Doon sniffed. “I do. Smells like smoke.”
“Could a building be on fire?” Lina wondered.
“I don’t know,” said Doon. “I hope not.”
They walked on. The orange light stayed more or less steady, though the smell of smoke grew stronger.
They realized they had reached the city when a wall suddenly appeared not five feet in front of them. The candlelight, instead of making a circle beneath their feet, seemed to fold upward at the farthest edge. A few steps closer, and they could put their hands out and feel the chilly stone of the building. Doon raised his candle higher to see if there were any clues about what building they had come to—but of course there weren’t. None of the buildings in Ember had windows or doors on the side that faced the Unknown Regions.
Keeping one hand on the wall, they made their way along until they came to a corner, and there Lina looked for a street sign. She found it easily—a pole with its small printed rectangle on top. “Deeple Street,” she said, and in her mind, the whole city and their position in it fell into place. “We’re on the north side—in Farwater Square. Look, here’s a light pole.” Doon’s candle lit up the base of the pole, but the top, where before a great lamp would have been shining, was lost in darkness. On the corner of Deeple and Blott streets, an old white rocking chair stood, for some reason. Maybe someone had put it out as trash, although to Lina it looked perfectly sturdy.

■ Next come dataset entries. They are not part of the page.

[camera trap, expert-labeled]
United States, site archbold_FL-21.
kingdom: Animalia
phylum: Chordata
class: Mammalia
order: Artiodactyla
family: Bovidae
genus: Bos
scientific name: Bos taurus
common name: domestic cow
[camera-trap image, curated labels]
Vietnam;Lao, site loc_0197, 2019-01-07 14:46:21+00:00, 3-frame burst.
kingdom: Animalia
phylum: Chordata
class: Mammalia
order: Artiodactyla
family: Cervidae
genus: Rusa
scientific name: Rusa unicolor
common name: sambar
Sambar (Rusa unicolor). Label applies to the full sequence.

“All right, good,” said Doon. “So first let’s find where that light is coming from.” Lina took out a candle and lit it from Doon’s. She wanted to see everything as well as possible.
They started down Blott Street, Doon ahead and Lina close behind. It was strange and thrilling to be in her old city. Even though their candles lit only a very small area around them, her memory easily filled in the rest. Here was one of Ember’s many old-clothes shops, the one run by Sarmon Grole. Here was the market where she’d bought so many turnips and beets and jars of baby food. Here was the house where she’d once taken a message to an old man who collected string. It was all familiar, but so strange, too, because of the silence and emptiness. No people bustled past the stone buildings anymore; the great streetlamps fixed to the buildings’ eaves no longer sent out yellow pools of light. Lina’s candlelight glimmered on dark, cracked shop windows, fell into the gulf of open doors, and lit bottom steps of stairways, where sometimes there was a sock or a scarf, dropped by someone in a hurry to leave. Lina peered at everything she passed, identifying, remembering.
By the time they came to Cloving Square, she’d fallen quite a distance behind Doon. She saw that he, too, must be absorbed in remembering, because he didn’t seem to notice she was no longer near him. She hurried to catch up; they mustn’t get separated. But she couldn’t help pausing once again when she came to the messengers’ station.